:: PAGE TEXT ::

Falling mortgage rates should come with a warning: “Be careful what you wish for!”

This summer’s cheaper home loans have created excitement in the real estate market and suggest that California’s two-year homebuying slump may be coming to an end.

The Federal Reserve’s protracted battle with inflation – fueled by higher interest rates – has helped make buying a home in California nearly impossible for most homebuyers. But falling living costs and general economic lethargy starting in mid-2024 have already pushed mortgage rates down from their 20-year highs. The Fed is expected to begin cutting its benchmark interest rates in September.

Yes, lower interest rates are alleviating California’s enormous affordability problem. Some industry insiders even speculate that these savings could spark a rush to buy, driving California’s prices even higher.

But the same cheaper mortgages that prompt a “buy now” thought are often a sign of economic trouble. Remember, interest rates usually drop when the business climate cools.

In numbers

To visualize this mix of interest rates and prices, I populated my trusty spreadsheet with these statistics going back to 1977: the average 30-year mortgage from Freddie Mac, data on California home prices from the Federal Housing Finance Agency, and a number that may seem odd to you: the state’s unemployment rate from the Bureau of Labor Statistics.

Consider what we learn when we break history down into 12-month periods based simply on whether mortgage rates have become more expensive or cheaper over the past 47 years.

With an annual increase in mortgage rates, real estate prices in California rose by an average of 10 percent.

And then we look at what happens when mortgage rates go down. In California, prices only went up an average of 4.4%. Yes, less than half.

But let’s not blindly rejoice in rising interest rates. Think about a buyer’s theoretical payments on a home, using a calculation that takes these price patterns and interest rate fluctuations into account.

When interest rates rise over a year, estimated home payments in California increase by an average of 21%. More expensive homes and more expensive loans are a painful blow to the wallet. But buyers seem willing to pay more.

:::
:: RAW DATA ::

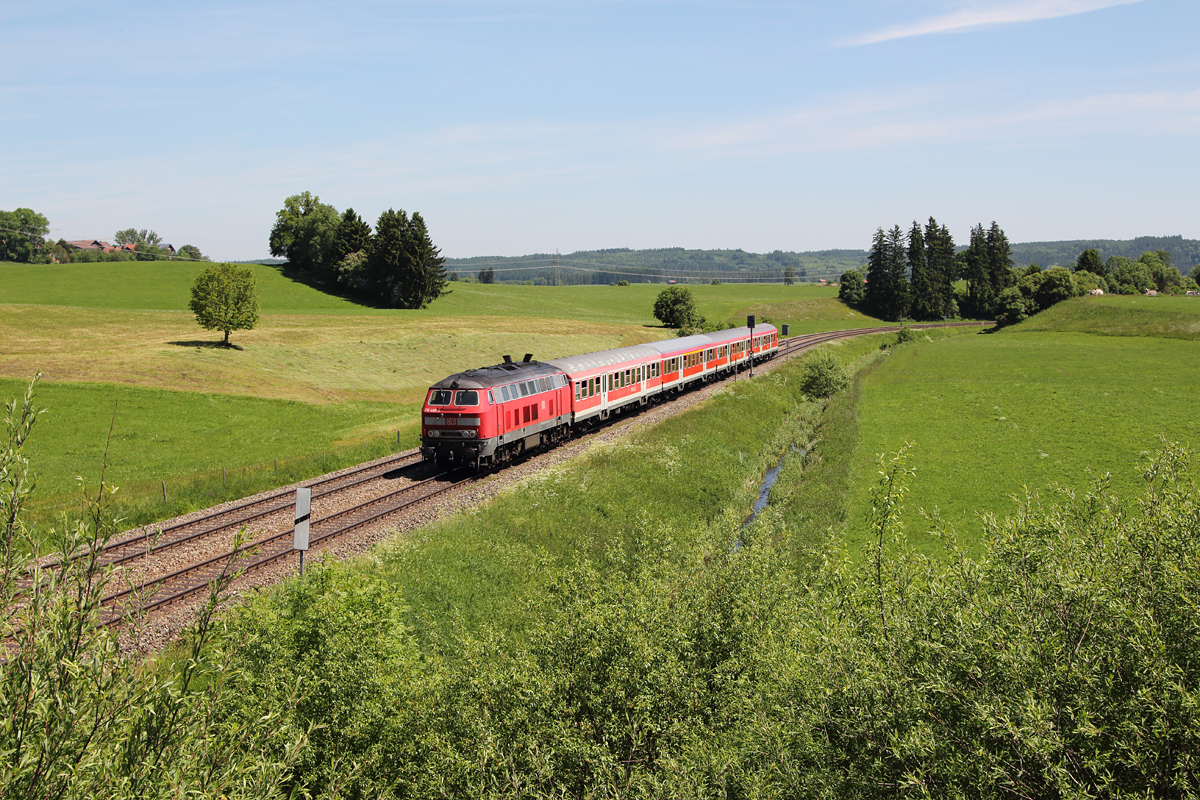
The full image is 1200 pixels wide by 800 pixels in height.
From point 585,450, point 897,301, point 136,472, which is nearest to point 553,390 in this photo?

:::

» INSTRUCTIONS
1. Translate this sentence from the mortgage rates article into Spanish: "Remember, interest rates usually drop when the business climate cools."
2. Pick up the article on California mortgage rates and home prices after its final sentence and write the next few paragraphs.

» THE ANSWERS
1. Recuerde, las tasas de interés suelen bajar cuando el clima de negocios se enfría.

2.
Conversely, during periods of falling interest rates, payments fell by an average of 2.6% per year. So it’s the cheaper money that makes California’s poor affordability possible.

From a traditional real estate perspective, these results may seem counterintuitive. But look at the economy from a broader perspective and think about the economic health of California’s labor market.

As mortgage rates rose over the past half century, unemployment across the state fell by an average of 0.7 percentage points per year. Generally speaking, when times are good and employers are hiring, rates rise.

Unfortunately, when the economy runs too hot – as we saw in 2021-2023 – the bond market and/or the Fed can play the Grinch, driving up interest rates and spoiling the economic party.

Compare this pattern to how the economy has performed over the past half century when lending rates have fallen: In California, unemployment rose by 0.3 percentage points. That means fewer jobs, lower demand for all kinds of goods and services – and a Fed that is more willing to help.

Bottom line

Don’t think too much about the sometimes short-sighted housing market data. It’s really about the three pillars of the real estate industry: “Jobs. Jobs. Jobs.”

Over the past 47 years, California home prices rose an average of 2% each year when jobs were scarce and unemployment rose. When unemployment fell, prices rose 9%.

Please note that unemployment in California has been above 5% for 10 months, after hitting a historic low of 3.8% in August 2022.

You see, a successful home search requires not only a salary, but also the certainty of keeping your job. And cheaper mortgages often go hand in hand with a weaker business climate and subdued consumer confidence.

This can cause California homebuyers to think twice about paying top dollar for a property. This is a major reason why prices drop when interest rates are low.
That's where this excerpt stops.